India's market regulator is planning to permit a new category of mutual fund schemes where asset managers' charges will partly be linked to performance, according to an official document reviewed by Reuters and a source directly familiar with the matter.
As part of the proposal, the Securities and Exchange Board of India (SEBI) wants to allow additional charges if a fund consistently outperforms a relevant benchmark index and gives higher annualised returns, according to an internal SEBI document.
The proposal to introduce performance-linked charges on select mutual fund schemes has not been previously reported. According to the plan, the base fees currently charged for mutual funds would be reduced and additional charges would be based on performance.
If introduced, India would be one of a handful of major markets to introduce performance-linked fees for mutual funds.
"The regulator is considering this proposal since it has observed that many actively managed funds fail to beat their benchmark index," said a person with direct knowledge of the matter, declining to be named since he was not authorised to speak to the media.
"An option for additional charges could act as an incentive for funds to give better returns," the source said. Past performance will be used to judge whether a fund has performed better than the chosen benchmark.
There was no response from SEBI to a request for comment.
The proposal has been referred to SEBI’s mutual fund panel to work out implementation, said the source.
Typically, such proposals are sent to internal panels for deliberation, following which public feedback is sought and a final decision taken by SEBI thereafter.

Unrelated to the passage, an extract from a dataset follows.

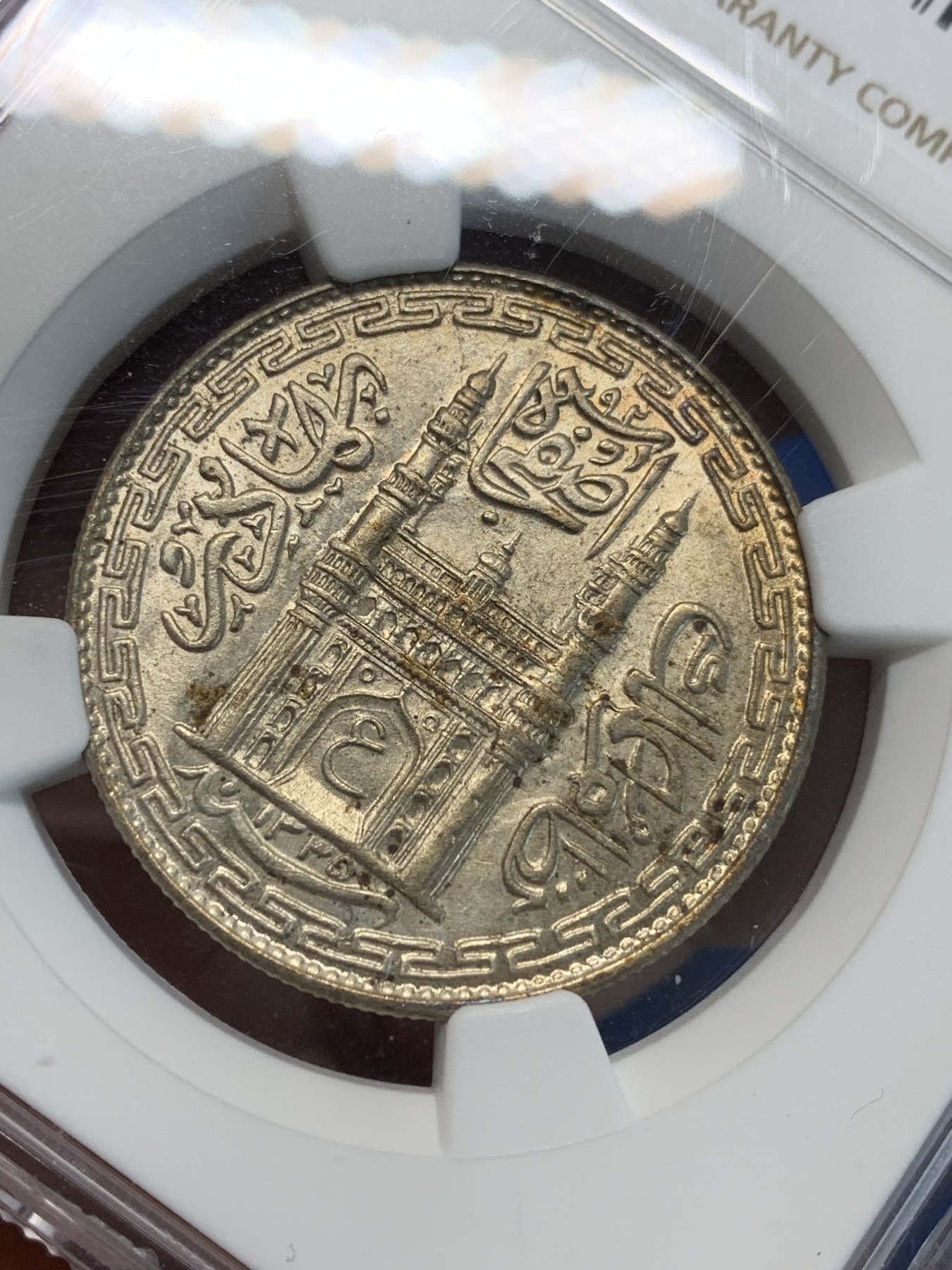 《竞宝斋》第243场-周日，周一 新年开场 (全场包邮) NGC MS63 印度清真寺1卢比银币 底板干净 转光明显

The proposed changes are part of a comprehensive review of fees that India’s 39.46 trillion rupee ($480.26 billion) asset management industry currently charges from its investors. There is a need for transparency on charges levied by mutual funds, SEBI chairperson Madhabi Puri Buch said on March 28.
At present, Indian Asset Management Companies are allowed to levy charges called Total Expense Ratio, which range from 0-2.25% of the investment amount. The fee includes the total costs associated for managing the fund.
To get more investors to invest in mutual fund schemes from India’s tier-2 and tier-3 cities, the regulator also allows fund houses to charge additional fees for marketing and to incentivise intermediaries.
However, during inspections of India’s 44 asset managers, SEBI found instances of malpractices, including incentive charges on the same investor by different funds, according to the document cited earlier.
To curb this, SEBI will only allow funds to charge additional fees if an investor is buying any mutual fund for the first time, the document showed.